Bass Nicolai Ghiaurov (1929-2004) appeared new to the Festival, and his broad, dark tones illuminate his Tuba mirum and the later Confutatis maledictus. Ghiaurov intones a moving picture of a frail, contrite humanity. The music hurtles Mankind downward once more, and the trumpet and woodwind effects realize pure Dante. The husky mezzo of Giulietta Simionato (1910-2010) punches forward the valediction of the Liber scriptus that heralds more gnashing of teeth. Simionato and Price combine, quasi-Aida-style, for the plaintive Quid sum miser, there joined by tenor Giuseppe Zampieri (1921-1981), a regular at Salzburg since 1957. Zampieri has his intimate moment in the Ingemisco, but for scale of projection he cannot compete with the Bjoerling version with Fritz Reiner.  Simionato and Price merge beautifully once more  in the Recordare, Jesu pie, in which the sparsely accompanied moments ring like refined gold surrounded by a profound mystery. For Karajan’s part, few moments prove so colossal as his orchestral tutti in the Rex tremendae majestatis. Price announces the final sequence, Lacrymosa dies illa, in staid counterpoint to Ghiaurov’s pleas. The male chorus reinforces the depth of moral agony, while the soprano voices – Price and the women’s chorus – point to the possibility of salvation, found in the reconciliation of the vocal quartet.

For the Offertory Verdi adopts a much more liturgical idiom, with a predominantly four-part vocal texture over a restrained accompaniment for the soloists’ Domine Jesu. Trumpet fanfares announce the exhilarating Sanctus and Benedictus, an animated fugue for double chorus based on an inversion of the opening cello motif, with colorful, scurrying orchestral writing. The performance of the Hostias bears an uncanny intimacy of expression, perhaps the most poignant, delicately balanced quartet on record, although Ghiaurov generates the heart of the matter. The Agnus Dei features exchanges between Price and Simionato and chorus, the music noble and refined in offering up the “Lamb of God.”

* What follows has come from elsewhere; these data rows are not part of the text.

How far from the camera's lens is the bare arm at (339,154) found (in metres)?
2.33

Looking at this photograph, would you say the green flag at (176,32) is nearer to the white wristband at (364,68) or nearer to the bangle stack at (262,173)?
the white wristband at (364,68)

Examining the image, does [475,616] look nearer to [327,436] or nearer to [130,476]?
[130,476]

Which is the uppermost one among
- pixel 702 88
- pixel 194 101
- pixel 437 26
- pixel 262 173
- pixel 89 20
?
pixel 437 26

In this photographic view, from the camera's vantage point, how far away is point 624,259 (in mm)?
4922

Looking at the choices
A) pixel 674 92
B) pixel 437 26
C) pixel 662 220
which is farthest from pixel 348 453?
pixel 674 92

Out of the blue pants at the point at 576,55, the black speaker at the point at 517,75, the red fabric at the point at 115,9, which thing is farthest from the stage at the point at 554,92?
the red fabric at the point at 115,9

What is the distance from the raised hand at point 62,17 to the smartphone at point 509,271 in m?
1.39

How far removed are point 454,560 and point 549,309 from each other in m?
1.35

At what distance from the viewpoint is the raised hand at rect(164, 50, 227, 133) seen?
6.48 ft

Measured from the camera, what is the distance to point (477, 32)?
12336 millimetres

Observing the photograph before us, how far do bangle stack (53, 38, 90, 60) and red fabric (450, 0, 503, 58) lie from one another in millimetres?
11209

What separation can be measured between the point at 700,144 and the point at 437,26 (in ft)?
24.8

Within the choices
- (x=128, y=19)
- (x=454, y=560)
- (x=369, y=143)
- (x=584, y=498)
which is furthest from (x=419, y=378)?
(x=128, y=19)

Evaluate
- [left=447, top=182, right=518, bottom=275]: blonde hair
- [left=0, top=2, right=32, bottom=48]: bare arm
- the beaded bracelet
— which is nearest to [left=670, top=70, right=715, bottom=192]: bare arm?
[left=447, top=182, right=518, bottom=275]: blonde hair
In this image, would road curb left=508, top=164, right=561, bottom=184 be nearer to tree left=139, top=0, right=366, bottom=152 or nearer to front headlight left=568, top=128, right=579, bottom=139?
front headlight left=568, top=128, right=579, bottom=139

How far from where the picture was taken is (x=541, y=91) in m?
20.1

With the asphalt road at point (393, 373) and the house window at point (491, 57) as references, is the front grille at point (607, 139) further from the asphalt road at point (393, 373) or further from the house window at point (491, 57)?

The three lower voices of the quartet create the Lux aeterna, a personal chant of deliberately shimmering effect. In the Libera me the petitioner appeals to God both in fear and in hope for deliverance. Verdi utilizes some prior thematic materials in this movement. Properly not a part of the liturgy, the Libera me is intoned over the coffin as it leaves the sanctuary of the church. At first dire in tone, the Libera me descends once more into the throes of possible damnation, the Dies Irae. Price’s voice rises out of the soulful ashes, as it were, with a plaint not so far from her beloved core of Negro spirituals. Price and an inflamed, contrapuntal vocal ensemble and full orchestra collaborate in ecstatic terms for the final Libera me whose triumphal, almost Baroque tenor may recall aspects of the old Venetian style. After so much agony and ecstasy, solemnity and pageantry, the Requiem returns to its muted opening, Karajan’s forces having reverted to the power of spiritual contemplation. [So I guess it’s not true any longer that 80 minutes is the maximum length possible on a standard CD. It’s nice to hear it without the usual break in the middle. This work always has required two CDs previously…Ed.]